Simulation Study on the Aerodynamic Characteristics of Low-speed Flight in a Mallard-inspired Flapping Wing Air Vehicle

针对仿绿头鸭扑翼飞行器,在刚性扑动基础上引入了展向弯折和弦向扭转两种运动方式,提出了4种不同扑动路径的描述方程,并对其低速飞行气动特性进行了研究。首先,根据绿头鸭翼翅外形选择NACA 6411翼型并对其弯度和长度进行修正,通过放样创建扑翼几何构型。之后,基于动网格技术构建扑翼流场网格模型,包含刚性扑动、机翼弯折和机翼扭转等3种不同扑动形态。最后,使用Fluent进行瞬态仿真,基于压力耦合求解器和k-ω湍流模型得到不同扑动形态下飞行速度为2 m/s时的气动特性。结果表明,在低速飞行时,非对称扑动效应、展向弯折效应和弦向扭转效应均可起到增加升力、降低阻力的效果。所提出的3个扑动模型相对传统的对称刚性扑动模型分别能提高3.89%、14.78%、24.44%的升力,其中弯扭组合形式的扑动提供的推力能够抵消前飞时的空气阻力。
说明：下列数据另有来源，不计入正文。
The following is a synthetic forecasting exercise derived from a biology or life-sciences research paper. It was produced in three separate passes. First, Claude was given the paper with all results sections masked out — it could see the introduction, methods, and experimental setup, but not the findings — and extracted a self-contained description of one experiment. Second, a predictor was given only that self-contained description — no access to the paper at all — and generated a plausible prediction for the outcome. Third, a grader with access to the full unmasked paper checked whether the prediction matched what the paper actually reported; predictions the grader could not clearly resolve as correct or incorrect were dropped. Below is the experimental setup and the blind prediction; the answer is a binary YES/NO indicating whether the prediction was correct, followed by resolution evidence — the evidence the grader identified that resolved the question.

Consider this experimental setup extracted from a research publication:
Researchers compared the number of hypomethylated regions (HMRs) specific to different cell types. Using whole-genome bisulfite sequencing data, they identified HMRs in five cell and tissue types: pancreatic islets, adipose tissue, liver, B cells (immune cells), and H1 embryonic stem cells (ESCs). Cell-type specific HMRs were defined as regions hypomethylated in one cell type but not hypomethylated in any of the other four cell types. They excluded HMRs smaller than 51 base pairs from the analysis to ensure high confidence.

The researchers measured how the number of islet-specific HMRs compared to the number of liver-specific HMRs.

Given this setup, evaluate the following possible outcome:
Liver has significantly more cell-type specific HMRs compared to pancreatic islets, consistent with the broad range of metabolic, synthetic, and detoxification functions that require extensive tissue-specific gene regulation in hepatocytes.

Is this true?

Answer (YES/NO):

For the mallard-inspired flapping wing air vehicle,two additional motion modes-spanwise bending and chordwise twisting are introduced based on rigid flapping.Four different equations describing these varied flapping paths were proposed,and their aerodynamic characteristics during low-speed flight were investigated.Firstly,we choose the NACA 6411 airfoil based on the shape of the mallard wing and modify its curvature and length,creating a flapping wing geometry through lofting.Afterwards,flapping wing flow field grid models are constructed using dynamic grid technology,which include three different flapping forms:rigid flapping,spanwise bending,and chordwise twisting.Finally,we use Fluent to conduct transient simulations,employing the pressure-coupled solver and the k-ωturbulence model,to obtain the aerodynamic characteristics at 2 m/s under various flapping patterns.The results demonstrate that during low-speed flight,the effects of asymmetric flapping,spanwise bending,and chordwise twisting all contribute to increased lift and reduced drag.The three flapping models proposed in this paper can increase the lift by 3.89%,14.78%,and 24.44%,respectively,compared to the traditional symmetric rigid flapping model.Among these,the combined bending and twisting flapping mode provides thrust that is sufficient to offset the aerodynamic drag during forward flight.